The music was sporadic, with reggae at one point and old Peter, Paul and Mary and Charlie King songs at another. I was touched shortly after I arrived by a small group near the back singing Charlie’s “Two Good Arms” about Sacco and Vanzetti from a couple of “Rise Up Singing” books. “All who know these two good arms know I never had to rob or kill. I can live by my own two hands and live well. All my life I have struggled to rid the earth of all such crimes”.
The “Occupied Wall Street Journal”, a free four page broadsheet has some good articles. The vision statement is a current consensus document listing grievances against corporate and militaristic abuses of power. It has links to websites and facebook and twitter. Looking it up is easy. Go to occupywallst.org, occupytogether.org, wearethe99percent.tumblr.com. Twitter: @occupywallstnyc, @nycsep17, or @occupywallst. Facebook: OccupyWallSt.

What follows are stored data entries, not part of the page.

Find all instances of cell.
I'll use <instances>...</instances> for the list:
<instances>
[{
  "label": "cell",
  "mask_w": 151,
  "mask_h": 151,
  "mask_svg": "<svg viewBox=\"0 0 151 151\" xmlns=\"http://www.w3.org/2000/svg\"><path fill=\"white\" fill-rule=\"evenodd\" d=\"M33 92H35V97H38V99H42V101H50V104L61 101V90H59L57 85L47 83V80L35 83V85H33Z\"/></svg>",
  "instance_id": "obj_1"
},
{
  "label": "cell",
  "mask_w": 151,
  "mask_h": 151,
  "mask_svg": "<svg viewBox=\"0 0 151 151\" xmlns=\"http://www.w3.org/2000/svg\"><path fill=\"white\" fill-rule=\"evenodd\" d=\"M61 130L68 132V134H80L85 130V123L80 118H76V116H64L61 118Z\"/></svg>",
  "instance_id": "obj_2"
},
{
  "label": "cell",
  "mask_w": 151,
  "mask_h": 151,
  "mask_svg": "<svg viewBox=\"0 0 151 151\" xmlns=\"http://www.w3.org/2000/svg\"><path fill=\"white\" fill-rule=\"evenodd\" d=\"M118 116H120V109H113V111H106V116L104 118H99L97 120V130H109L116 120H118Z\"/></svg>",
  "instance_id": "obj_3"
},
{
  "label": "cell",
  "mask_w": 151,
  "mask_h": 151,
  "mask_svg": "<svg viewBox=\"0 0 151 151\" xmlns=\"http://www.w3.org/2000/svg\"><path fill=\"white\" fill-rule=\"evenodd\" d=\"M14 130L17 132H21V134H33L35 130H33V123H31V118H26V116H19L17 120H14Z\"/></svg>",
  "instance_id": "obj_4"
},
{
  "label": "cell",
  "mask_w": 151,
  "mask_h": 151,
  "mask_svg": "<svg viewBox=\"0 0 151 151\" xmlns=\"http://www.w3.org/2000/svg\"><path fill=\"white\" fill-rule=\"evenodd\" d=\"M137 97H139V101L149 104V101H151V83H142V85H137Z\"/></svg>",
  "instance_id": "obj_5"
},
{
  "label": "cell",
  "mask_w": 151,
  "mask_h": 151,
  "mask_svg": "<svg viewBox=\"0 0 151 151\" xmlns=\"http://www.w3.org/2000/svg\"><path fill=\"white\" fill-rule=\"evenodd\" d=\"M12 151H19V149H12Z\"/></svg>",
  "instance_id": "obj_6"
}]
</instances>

Government is by the General Assembly--a “horizontal, autonomous leaderless, modified consensus based system with roots in anarchist thought ...akin to the assemblies that have been driving recent social movements around the world in places like Argentina, Egypt’s Tahrir Square, Madrid’s Puerta del Sol and so on”. This is an admirable anarchism where people take control of their own lives nonviolently at a grassroots level. This goes hand in hand with a needed type of socialism where we live “from each according to one’s abilities, to each according to one’s needs.” Consensus building takes time and energy, especially since conversations about unexamined white male privilege are necessary and ongoing. Again and again.
The real genius of this occupation is that it is deliberately going slow on developing goals and demands because it takes time to build a community with public dialogue and action. This Liberty Plaza, for now, is first of all a place for all to be heard. For the unemployed, the foreclosed upon, those whose pensions have been raided or destroyed, soldiers who have redeployed over and over to wars for resources for corporate America,for the homeless (some of whom have been fed here), for the impoverished of our ghettoes, for our over 2 million prisoners, for the victims of torture, rendition, drone bombings, and economic sanctions, for the so many working 2 or 3 or more mcjobs per family in order to survive, for unionized laborers, public and private, under siege. All of these need to be heard, here and at other “occupation” sites. How all of this will translate into public policy is a work in progress, as it should be, but first we need public forums like this to listen to each other. This current lack of specifics frustrates the mainstream media, and many leftists, too, but oh well. As one sign that someone had been holding said-- “We are not here for your entertainment.” One thing we don’t need is more worshiping at the shrine of a “free market” economy. We can no longer afford to live in a society where the terms of debate and public policy and daily work life are determined by those with too much money, too many comforts, too much privilege, and too little comprehension of the real world where we all live.
Today, October 5th, one good sign is the support of student and labor unions coming together, an alliance that has been sorely missing for far too long. And today I’m back home in a town still struggling to recover from massive floods last month. The powers that be in Congress even threatened FEMA funding rather than tax the rich.
This gathering has already won. People are listening to each other, acting together, meeting each others needs. The “bottom line” of corporate life has never been for everybody’s benefit. We need an economy that works for all of us and a way in the world where we’re not always killing people. We are learning how to make it easier to live so that we need not rob or kill. I hope this spreads.